Cette réalité n’est pas inconnue de Tahirou Traoré, enseignant de profession et coordonnateur de la Coalition nationale de l’éducation pour tous (CN-EPT/BF). Le regroupement d’organisations qu’il coordonne milite pour qu’il y ait de l’équité dans l’enseignement en centrant la pédagogie sur certaines couches au travers de techniques et approches savamment concoctées.

« Il y a une espèce de particularisme où on attribue aux garçons la qualité de mathématiciens et non aux  filles. C’est comme si elles n’étaient pas faites pour les mathématiques. Dans les manuels scolaires, les beaux rôles sont toujours confiés aux garçons. ’’Lalé tape Nani’’, ’’Nani est nue’’. C’est comme si on tend dans l’aspect pédagogique à rabaisser la fille. Donc la pédagogie genre sensible cherche à réhabiliter tous ceux qui sont défavorisés dans l’enseignement et faire en sorte qu’on les prenne en compte dans la préparation de la leçon ».

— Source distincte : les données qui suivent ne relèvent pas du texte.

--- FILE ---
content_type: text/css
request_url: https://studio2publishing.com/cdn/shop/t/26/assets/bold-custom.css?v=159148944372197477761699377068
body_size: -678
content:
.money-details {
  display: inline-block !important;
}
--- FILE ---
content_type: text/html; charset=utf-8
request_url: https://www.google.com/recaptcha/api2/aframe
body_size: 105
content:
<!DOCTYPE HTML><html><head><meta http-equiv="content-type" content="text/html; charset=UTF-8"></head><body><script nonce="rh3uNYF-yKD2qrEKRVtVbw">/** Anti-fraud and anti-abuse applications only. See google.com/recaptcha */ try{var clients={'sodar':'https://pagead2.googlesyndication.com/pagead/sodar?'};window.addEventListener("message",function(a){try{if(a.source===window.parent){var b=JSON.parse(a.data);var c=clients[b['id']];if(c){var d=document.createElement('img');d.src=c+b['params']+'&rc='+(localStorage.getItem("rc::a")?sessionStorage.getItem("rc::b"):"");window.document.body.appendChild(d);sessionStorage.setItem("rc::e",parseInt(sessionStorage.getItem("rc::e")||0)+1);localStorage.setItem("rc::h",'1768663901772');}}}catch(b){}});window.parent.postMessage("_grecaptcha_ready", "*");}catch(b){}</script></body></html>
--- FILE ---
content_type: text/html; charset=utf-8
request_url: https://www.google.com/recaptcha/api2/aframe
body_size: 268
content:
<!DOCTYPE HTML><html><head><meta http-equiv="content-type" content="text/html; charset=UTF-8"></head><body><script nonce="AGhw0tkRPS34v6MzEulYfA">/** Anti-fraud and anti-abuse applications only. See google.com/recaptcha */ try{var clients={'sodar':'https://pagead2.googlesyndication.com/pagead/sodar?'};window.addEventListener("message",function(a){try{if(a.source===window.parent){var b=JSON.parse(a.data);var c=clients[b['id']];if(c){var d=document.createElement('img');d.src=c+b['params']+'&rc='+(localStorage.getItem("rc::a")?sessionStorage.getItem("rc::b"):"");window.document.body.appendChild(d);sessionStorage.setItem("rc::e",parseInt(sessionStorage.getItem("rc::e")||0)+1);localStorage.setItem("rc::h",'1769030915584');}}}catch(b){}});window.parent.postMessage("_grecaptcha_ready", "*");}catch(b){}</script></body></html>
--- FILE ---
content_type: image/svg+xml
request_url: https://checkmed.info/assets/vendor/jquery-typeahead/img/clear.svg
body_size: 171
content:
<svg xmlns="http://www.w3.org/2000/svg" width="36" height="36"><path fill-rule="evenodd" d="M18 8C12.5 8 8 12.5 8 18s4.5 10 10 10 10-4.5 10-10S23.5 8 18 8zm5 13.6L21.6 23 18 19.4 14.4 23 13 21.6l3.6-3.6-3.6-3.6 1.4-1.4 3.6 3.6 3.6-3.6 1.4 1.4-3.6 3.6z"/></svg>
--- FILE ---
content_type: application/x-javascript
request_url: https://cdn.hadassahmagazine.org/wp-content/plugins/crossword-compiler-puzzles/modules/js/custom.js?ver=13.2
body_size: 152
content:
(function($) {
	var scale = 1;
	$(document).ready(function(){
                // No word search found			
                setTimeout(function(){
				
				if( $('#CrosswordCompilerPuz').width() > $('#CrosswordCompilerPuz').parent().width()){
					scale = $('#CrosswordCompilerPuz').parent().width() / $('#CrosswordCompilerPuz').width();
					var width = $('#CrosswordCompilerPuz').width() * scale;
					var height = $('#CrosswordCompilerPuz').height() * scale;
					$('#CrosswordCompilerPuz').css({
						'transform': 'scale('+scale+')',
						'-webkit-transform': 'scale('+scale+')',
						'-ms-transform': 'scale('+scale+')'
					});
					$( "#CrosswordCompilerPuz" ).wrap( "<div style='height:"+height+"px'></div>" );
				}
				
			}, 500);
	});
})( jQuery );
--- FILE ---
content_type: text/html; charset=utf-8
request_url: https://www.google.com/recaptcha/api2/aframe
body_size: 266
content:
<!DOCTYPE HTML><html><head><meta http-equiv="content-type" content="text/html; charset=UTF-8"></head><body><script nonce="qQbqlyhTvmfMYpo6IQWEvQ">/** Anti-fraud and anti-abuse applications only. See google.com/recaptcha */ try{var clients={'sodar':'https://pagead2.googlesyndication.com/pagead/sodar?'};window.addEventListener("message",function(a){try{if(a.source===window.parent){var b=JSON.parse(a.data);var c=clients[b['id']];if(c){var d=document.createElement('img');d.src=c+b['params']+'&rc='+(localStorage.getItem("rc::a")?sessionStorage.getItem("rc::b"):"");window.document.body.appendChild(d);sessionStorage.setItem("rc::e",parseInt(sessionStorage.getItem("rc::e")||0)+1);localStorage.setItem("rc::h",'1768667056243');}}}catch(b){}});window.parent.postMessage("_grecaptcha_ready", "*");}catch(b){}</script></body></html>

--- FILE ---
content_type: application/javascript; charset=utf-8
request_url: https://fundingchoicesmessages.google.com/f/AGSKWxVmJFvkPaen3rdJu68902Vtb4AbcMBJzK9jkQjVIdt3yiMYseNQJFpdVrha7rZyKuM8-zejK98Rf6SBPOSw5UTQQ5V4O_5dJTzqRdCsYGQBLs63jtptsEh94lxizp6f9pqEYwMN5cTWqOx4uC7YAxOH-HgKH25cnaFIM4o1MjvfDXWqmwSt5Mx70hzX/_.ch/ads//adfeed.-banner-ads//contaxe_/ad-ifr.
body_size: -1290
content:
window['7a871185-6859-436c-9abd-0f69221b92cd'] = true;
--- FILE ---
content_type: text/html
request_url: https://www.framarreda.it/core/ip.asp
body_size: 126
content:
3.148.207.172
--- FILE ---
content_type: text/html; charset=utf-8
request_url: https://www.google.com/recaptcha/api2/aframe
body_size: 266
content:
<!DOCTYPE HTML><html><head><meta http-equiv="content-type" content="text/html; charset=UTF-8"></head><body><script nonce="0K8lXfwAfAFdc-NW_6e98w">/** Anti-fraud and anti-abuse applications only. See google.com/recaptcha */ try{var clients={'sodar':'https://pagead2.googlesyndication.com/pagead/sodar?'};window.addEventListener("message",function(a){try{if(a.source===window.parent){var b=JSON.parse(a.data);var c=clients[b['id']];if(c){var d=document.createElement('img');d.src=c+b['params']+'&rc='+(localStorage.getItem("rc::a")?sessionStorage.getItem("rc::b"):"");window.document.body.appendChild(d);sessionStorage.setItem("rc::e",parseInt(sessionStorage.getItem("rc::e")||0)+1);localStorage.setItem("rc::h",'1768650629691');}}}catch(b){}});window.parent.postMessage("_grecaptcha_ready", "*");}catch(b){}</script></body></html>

« Les racines de l’éducation sont amères mais ses fruits sont doux »

Hadissa Ouédraogo est spécialiste éducation à Oxfam Burkina. Elle a représenté le directeur pays de l’Oxford comitee for famine (OXFAM), organisme d’influence des politiques publiques et des pratiques en faveur des plus vulnérables à la cérémonie de lancement de la phase II du PIGEC financée par l’entremise de DANIDA (coopération danoise) et Oxfam IBIS à hauteur de 1 400 000 euros.

« Nous avons vu que quoiqu’il y ait eu des progrès ces dernières années, la problématique du genre à l’école reste toujours posée », évalue la spécialiste. D’où le choix de renforcer les capacités des enseignants pour l’implémentation d’une pédagogie genre-sensible. Ce ne sont pas les raisons qui manquent. « Les racines de l’éducation sont amères mais ses fruits sont doux », écrivait Aristote.

Pour récolter un jour ces doux fruits,  le coordonnateur de la Coalition nationale de l’éducation pour tous a sa petite idée de la démarche à suivre. Il faut miser dans « la formation de l’enseignant (qui) ne prend pas en compte ces particularités (comment prendre en compte un enfant handicapé, comment tenir compte spécifiquement des filles) », incite Tahirou Traoré. D’où sa plaidoirie pour que l’Etat prenne en compte tous ces aspects lors de l’élaboration du budget et de la réalisation des activités planifiées pour aider les enseignants à rattraper le coup.